# Thread: Statistics! One more that needs to be checked!

1. ## Statistics! One more that needs to be checked!

Hi all:

thanks for all your help - especially Mr. Fantastic! You have all been great help! I have one more question - I have done my part and just want to make sure that what I did was correct!

As always am putting my response in BOLD!! Lets hope my response is right!

When obtaining a confidence interval for a population mean in the case of a finite population of size N and a sample size n which is greater than 0.05N, the margin of error is multiplied by the following finite population correction factor:

$
{\sqrt{N-n}}/{\sqrt{N-1}}
$

a. Find the 95% confidence interval for the mean of 200 weights if a sample of 33 of those weights yields a mean of 147.7 pounds and a standard deviation of 26.7 pounds.
$We have {\sqrt{N-n}}/{\sqrt{N-1}} = {\sqrt{200-33}}/{\sqrt{200-1}}$
=0.916076405
Now, going back to the data and using the table we have the confidence score as 1.96.
147.7 - 1.96(26.7)/sqrt(13) < mu < 147.7 + 1.96(26.7)/sqrt(13)
simplifying
=> 133.19 < mu < 162.21
Now I assume that we multiply each of these by .9160... ?? Am i right?
122.0122 < mu < 148.596

b. Assume the sample of 33 weights is selected from a population of 2000 weights. Would you use the same technique as in part a? Why or why not? (Base your decision and explanation on the criteria for using this correction factor that is given above.)

No we cannot use the same method as 2000 x 0.05 = 100 . 100 is the minimum number of samples we need before we can proceed along the same lines. The result will be skewed if we proceed in a similar fashion as above.

Thanks in advance
Darren!

2. Originally Posted by darren_a1
Hi all:

thanks for all your help - especially Mr. Fantastic! You have all been great help! I have one more question - I have done my part and just want to make sure that what I did was correct!

As always am putting my response in BOLD!! Lets hope my response is right!

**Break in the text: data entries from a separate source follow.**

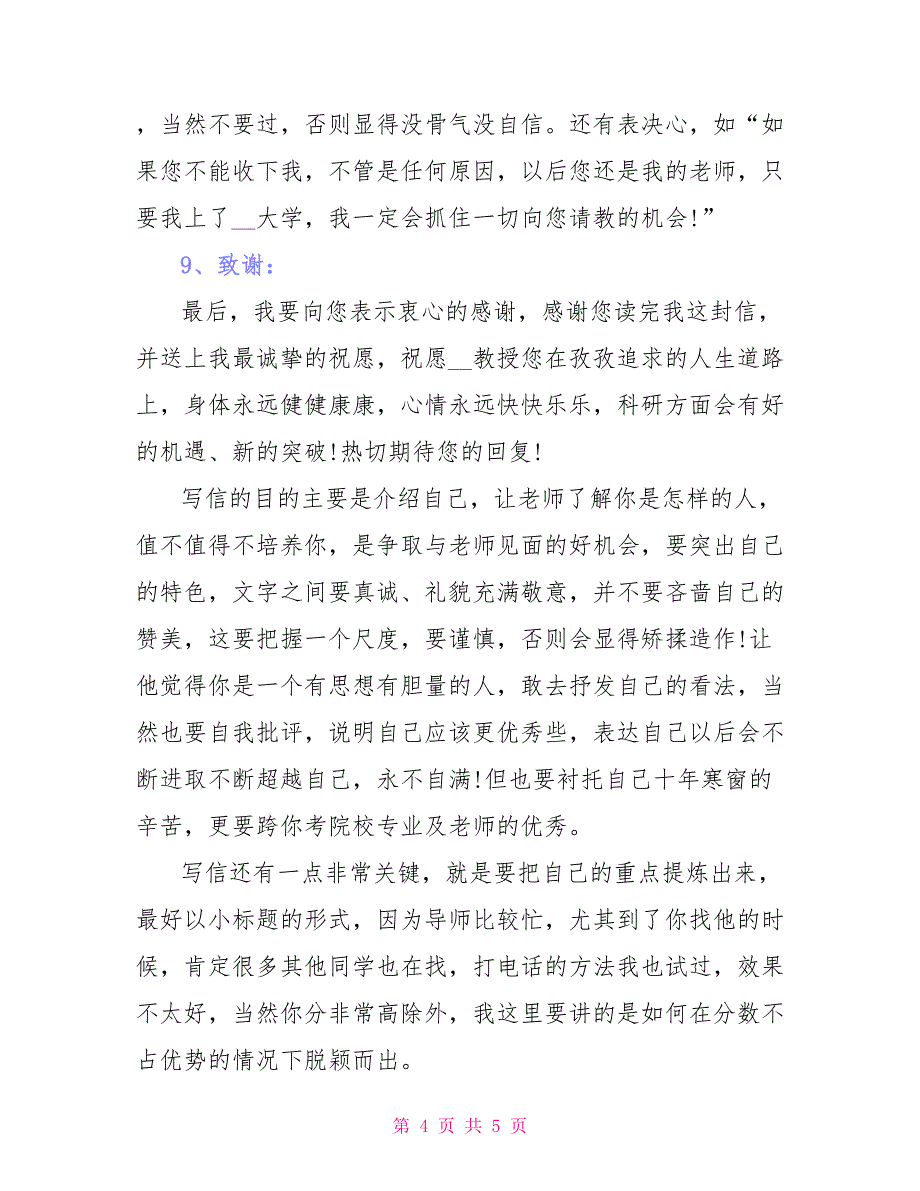 ，当然不要过，否则显得没骨气没自信。还有表决心，如“如果您不能收下我，不管是任何原因，以后您还是我的老师，只要我上了__大学，我一定会抓住一切向您请教的机会!”

9、致谢：

最后，我要向您表示衷心的感谢，感谢您读完我这封信，并送上我最诚挚的祝愿，祝愿__教授您在孜孜追求的人生道路上，身体永远健健康康，心情永远快快乐乐，科研方面会有好的机遇、新的突破!热切期待您的回复!

写信的目的主要是介绍自己，让老师了解你是怎样的人，值不值得不培养你，是争取与老师见面的好机会，要突出自己的特色，文字之间要真诚、礼貌充满敬意，并不要吝啬自己的赞美，这要把握一个尺度，要谨慎，否则会显得矫揉造作!让他觉得你是一个有思想有胆量的人，敢去抒发自己的看法，当然也要自我批评，说明自己应该更优秀些，表达自己以后会不断进取不断超越自己，永不自满!但也要衬托自己十年寒窗的辛苦，更要跨你考院校专业及老师的优秀。

写信还有一点非常关键，就是要把自己的重点提炼出来，最好以小标题的形式，因为导师比较忙，尤其到了你找他的时候，肯定很多其他同学也在找，打电话的方法我也试过，效果不太好，当然你分非常高除外，我这里要讲的是如何在分数不占优势的情况下脱颖而出。

第 4 页 共 5 页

When obtaining a confidence interval for a population mean in the case of a finite population of size N and a sample size n which is greater than 0.05N, the margin of error is multiplied by the following finite population correction factor:

$
{\sqrt{N-n}}/{\sqrt{N-1}}
$

a. Find the 95% confidence interval for the mean of 200 weights if a sample of 33 of those weights yields a mean of 147.7 pounds and a standard deviation of 26.7 pounds.
$We have {\sqrt{N-n}}/{\sqrt{N-1}} = {\sqrt{200-33}}/{\sqrt{200-1}}$
=0.916076405
Now, going back to the data and using the table we have the confidence score as 1.96.
147.7 - 1.96(26.7)/sqrt(13) < mu < 147.7 + 1.96(26.7)/sqrt(13)
simplifying
=> 133.19 < mu < 162.21
Now I assume that we multiply each of these by .9160... ?? Am i right?
122.0122 < mu < 148.596

b. Assume the sample of 33 weights is selected from a population of 2000 weights. Would you use the same technique as in part a? Why or why not? (Base your decision and explanation on the criteria for using this correction factor that is given above.)

No we cannot use the same method as 2000 x 0.05 = 100 . 100 is the minimum number of samples we need before we can proceed along the same lines. The result will be skewed if we proceed in a similar fashion as above.

Thanks in advance
Darren!
b. looks OK. In a., the population sd is unknown - you're using the sample sd as an estimate - and n is small. So I think you'd want to use the t-statistic, NOT the z-statistic .....

3. ## Thanks!

Mr F:

thanks for the quick reply.

My question would be do I still multiply by .9160.. with the answers that I get? Is that the correct thing to do?

Cheers

Darren

4. ## Final answer check

Mr. F:

I finally did the math on that

here is what i get before i multiply with the factor of 0.916076405

162.37 < mu < 133.03

after multiplying by 0.916076405 we have

148.74 < mu < 121.86

Hope some one can help me out with this!

Thanks

Darren

5. Originally Posted by darren_a1
Mr. F:

I finally did the math on that

here is what i get before i multiply with the factor of 0.916076405

162.37 < mu < 133.03

after multiplying by 0.916076405 we have

148.74 < mu < 121.86
Mr F says: Yes, this is the interval you want.

Hope some one can help me out with this!

Thanks

Darren
And I hope you see that as n gets larger the FPCF gets smaller. This makes sense since you become more confident in your estimate as n increases.

When n = N the FPCF = 0 and your confidence interval consists of the single point ${\color{blue}\bar{x}}$. This makes sense since when n = N you've obviously sampled the entire population and so ${\color{blue}\bar{x} = \mu}$.